== STATED TASK ==
In the passage on the racing suspension seminar, reproduce word for word everything from "I normally teach" down to "or rubbered-up surface.".

== PASSAGE PROVIDED ==
I normally teach the course to asphalt drivers/teams, but folks, the physics involved in any racing racing suspension is the same whether on dirt or asphalt. If you understand the physics of what's happening with the weight transfer, suspension geometry, roll centers and moment arms, you can adjust your car to the conditions without having to rely on some old wive's tale or the trick of the week or what happened last time you tried this or that. The big difference between dirt and asphalt is that I could care less about trying to teach tacky conditions. Anyone with a right foot can run tacky and if it's sloppy, it's just a slip and slide and good for tons of giggles. On asphalt things are a lot more precise and changes you make are in much smaller increments, but the principles are identical on a dry slick or rubbered-up surface.

 

Have you ever wondered why an asphalt car can come and race pretty decent on a dry slick or black track? Well, wonder no more and sign up for the seminar.

 

Yes, you can go to seminars that tell you, "Do this or Do that, or Buy this or Buy that," and I have no problem with those sorts of seminars. They help racers with good information and I'm all for that.

 

But if you want to know what the fastest of the fast know and aren't telling you, you need to go to my seminar. It's not for everyone, that's for sure because we do the math, we do the physics, we do the geometry without compromise. Not everyone gets it and many come back again several years in a row. Some folks never get a good handle on the stuff I teach, but the folks who do eventually find their way to the front. Along that same line of thought, many folks who take that seminar tell me it's too short.. and that's after 18 hours of classroom - six weeks of classes, one night a week. And they're right. The first time I taught it it was at a University - a full length college course!

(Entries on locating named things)
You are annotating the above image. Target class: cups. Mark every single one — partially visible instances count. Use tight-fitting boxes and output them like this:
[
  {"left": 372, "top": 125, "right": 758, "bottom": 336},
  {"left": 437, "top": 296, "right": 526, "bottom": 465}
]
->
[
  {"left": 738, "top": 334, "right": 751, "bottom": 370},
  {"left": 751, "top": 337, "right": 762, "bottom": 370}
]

== REPLY TO THE TASK ==
I normally teach the course to asphalt drivers/teams, but folks, the physics involved in any racing racing suspension is the same whether on dirt or asphalt. If you understand the physics of what's happening with the weight transfer, suspension geometry, roll centers and moment arms, you can adjust your car to the conditions without having to rely on some old wive's tale or the trick of the week or what happened last time you tried this or that. The big difference between dirt and asphalt is that I could care less about trying to teach tacky conditions. Anyone with a right foot can run tacky and if it's sloppy, it's just a slip and slide and good for tons of giggles. On asphalt things are a lot more precise and changes you make are in much smaller increments, but the principles are identical on a dry slick or rubbered-up surface.